• **Document segment**
How does the hospice handle after-hour calls?
What services does the hospice provide (outside of the required services)? Do they offer music therapy, massage, pet visits, art therapy, etc.?
On average, how many patients will each nurse be caring for? Usually, lower is better.
How large of a geographic area does my hospice team cover?
How quickly will medications, equipment and supplies be delivered?
What happens if symptoms cannot be managed safely at home?
Of course, these are just a few examples of questions to ask. Understanding what is important to your patient and their family is the key indicator to finding the right hospice. I also encourage families to visit www.medicare.gov/carecompare to identify hospices with high quality scores within their area. This tool is not without flaws, but it can be a good starting point to identify local providers with a high star rating.
Hospice has always been and continues to be a critical part of the healthcare system, just as death will always be a part of the journey of life. As we navigate changing waters and new landscapes, my hope continues to be that hospice will remain focused on its original mission, as outlined by Dame Cicely Saunders so many decades ago:
“You matter because you are you. You matter to the last moment of your life, and we will do all we can, not only to help you die peacefully, but also to live until you die.”
Sara Dado BSW, MSW, LCSW, is currently serving in a dual role as executive director at both The HAP Foundation and the Illinois Hospice and Palliative Care Organization (IL-HPCO). She has over 20 years of experience in various leadership positions across the healthcare continuum. Prior to her current roles, Sara served as the senior director of clinical programs at Lightways Hospice and Serious Illness Care, where she was responsible for daily operational oversight of multiple clinical departments and was instrumental in the development of the agency’s palliative care and pediatric program growth. In addition, Sara led several key strategic projects, including direct contracting, value based insurance design contracts and the introduction and implementation of remote patient monitoring. Prior to joining Lightways, Sara served as the chief compliance officer and executive director at Transitions Care, where she was responsible for the oversight of daily operations and compliance for a multi-state post-acute care organization.

• **Information provided**
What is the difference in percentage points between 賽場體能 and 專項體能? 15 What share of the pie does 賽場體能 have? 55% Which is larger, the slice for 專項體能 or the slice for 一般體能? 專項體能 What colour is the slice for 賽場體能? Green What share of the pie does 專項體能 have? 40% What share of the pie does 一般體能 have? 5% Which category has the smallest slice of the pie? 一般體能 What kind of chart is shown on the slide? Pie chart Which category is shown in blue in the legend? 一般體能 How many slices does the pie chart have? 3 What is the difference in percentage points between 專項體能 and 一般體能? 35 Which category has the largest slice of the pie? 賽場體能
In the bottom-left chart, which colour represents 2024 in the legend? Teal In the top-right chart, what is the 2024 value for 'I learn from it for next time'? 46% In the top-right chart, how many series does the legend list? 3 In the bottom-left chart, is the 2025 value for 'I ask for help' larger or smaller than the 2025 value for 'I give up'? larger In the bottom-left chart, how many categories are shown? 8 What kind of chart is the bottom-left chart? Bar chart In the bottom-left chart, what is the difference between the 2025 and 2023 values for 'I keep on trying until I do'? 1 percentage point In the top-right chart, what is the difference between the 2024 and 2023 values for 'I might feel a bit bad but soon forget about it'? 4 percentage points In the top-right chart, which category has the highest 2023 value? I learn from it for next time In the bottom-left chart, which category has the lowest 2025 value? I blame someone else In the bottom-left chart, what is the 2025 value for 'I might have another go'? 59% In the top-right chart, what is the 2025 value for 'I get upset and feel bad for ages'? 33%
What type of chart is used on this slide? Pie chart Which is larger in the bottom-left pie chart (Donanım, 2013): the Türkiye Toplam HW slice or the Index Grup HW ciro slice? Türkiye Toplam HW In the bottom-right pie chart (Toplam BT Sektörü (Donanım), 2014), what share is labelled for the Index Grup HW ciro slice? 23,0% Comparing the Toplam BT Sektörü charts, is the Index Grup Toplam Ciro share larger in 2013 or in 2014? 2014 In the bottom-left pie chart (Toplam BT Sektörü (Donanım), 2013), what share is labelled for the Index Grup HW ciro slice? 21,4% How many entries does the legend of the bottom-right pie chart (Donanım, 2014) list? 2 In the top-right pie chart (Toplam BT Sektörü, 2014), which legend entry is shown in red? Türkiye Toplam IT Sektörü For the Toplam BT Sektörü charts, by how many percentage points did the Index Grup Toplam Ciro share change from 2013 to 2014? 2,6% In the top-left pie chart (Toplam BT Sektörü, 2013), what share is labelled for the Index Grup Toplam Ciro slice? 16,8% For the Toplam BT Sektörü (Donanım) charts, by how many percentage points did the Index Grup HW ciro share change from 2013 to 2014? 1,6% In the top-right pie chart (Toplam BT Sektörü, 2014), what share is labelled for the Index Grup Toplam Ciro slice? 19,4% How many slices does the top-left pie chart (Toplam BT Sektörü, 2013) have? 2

• **Activity**
Extend the hospice article by writing what comes after its last sentence.

• **Task output**
Sara is the immediate past chair of the Illinois Hospice Government Affairs Committee, where she led advocacy efforts in the passage of several key pieces of legislation to support improvements to quality and access to end-of-life care for all ages across the state. She is a four-time state of Illinois delegate leader in Washington, D.C., leading teams of advocates both in Springfield and on Capitol Hill. Sara is a nationally recognized speaker and expert on a variety of topics including quality improvements to end-of-life care, how to reduce barriers to conversations on goals of care and advance care planning. Sara has held several key board and committee positions, including the Illinois Hospice and Palliative Care Organization, The Greater Illinois Pediatric Palliative Care Coalition, National Hospice and Palliative Care Organization’s Steering Committee and Leading Age Clinical Advisory Committee.
Sara received her master’s degree in social work from the University of New York at Albany and her bachelor’s degree in social work from the University of Northern Iowa. She is a Licensed Clinical Social Worker in the state of Illinois. She resides in the northwest suburbs with her husband and three children.